ATLANTIC CITY - The final group of 60 officers the city laid off last year returned Friday.
Five men and one woman gathered around a Bible in the mayor's conference room to take the oath making them city police officers again.
"This is particularly special because this is the last group of laid-off officers, and that's very significant for the city," Deputy Chief Ernest Jubilee told those gathered, which included family members and a half-dozen fellow officers who turned out for support.
The addition brings the department close to the 330 officers both the police union and mayor have set as a goal in the city.
"It certainly is a pleasure to see you all assembled here today," Mayor Lorenzo Langford said.
He pointed out that many municipalities in the state had to lay off police and firefighters in order to meet restricted budgets. The city also laid off 30 firefighters last year, who were able to return under a federal grant.
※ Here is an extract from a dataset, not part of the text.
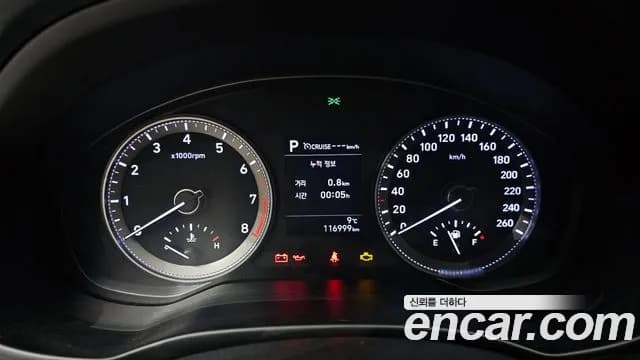 2019 Hyundai Grandeur IG 3.0 LPi Modern (Rental Car) Sold VIN KMHF641NBKA203872 – engine bay 2019 Hyundai Grandeur IG 3.0 LPi Modern (Rental Car) Sold VIN KMHF641NBKA203872 – engine bay
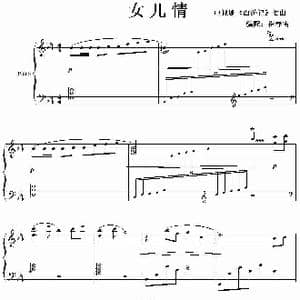 女儿情_歌谱投稿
"I think Atlantic City did a little better than most since we were able to bring them all back," he said. "I'm proud of that."
He gave credit to Jubilee and PBA President Dave Davidson Jr. as well as Christine Petersen, the former public safety director. Those returning have been out of work since June 2010.
"I'm just grateful to be back," said Officer Byron Hargis, who is the most senior of the returning officers and was asked to speak on the group's behalf. "It's been a long time."
Langford said he understood many had to "suffer the indignity of being laid off."
"I continue to apologize to you for that," he said.
Jubilee said the six returning officers would be busy over the next few days, which will include both classroom training and time at the firing range.
"I want to welcome you back and tell you that we missed you," he said. "We're going to all work together to make the city safe."
Violence has spiked recently. Numbers compiled by the Atlantic County Prosecutor's Office show a nearly 35 percent increase in shooting incidents over last year.
"It's always better to have them and not need them than to need them and not have them," Langford said of being able to have more officers on the street.
"Today's a happy day for everybody," Davidson said. "We're happy to be moving forward.
The city, the mayor, the business administrator kept their word. Now we're ready for the next step."
That step would be to re-promote 26 officers who lost their ranks as a result of last years cuts. They are each listed in this year's budget, but have yet to return to those higher ranks.
Langford said Friday that returning those laid off was his priority, but now he will look at the demoted officers.
"That's next," he said. "We will look at how and when we should be trying to restore those ranking officers to where they were."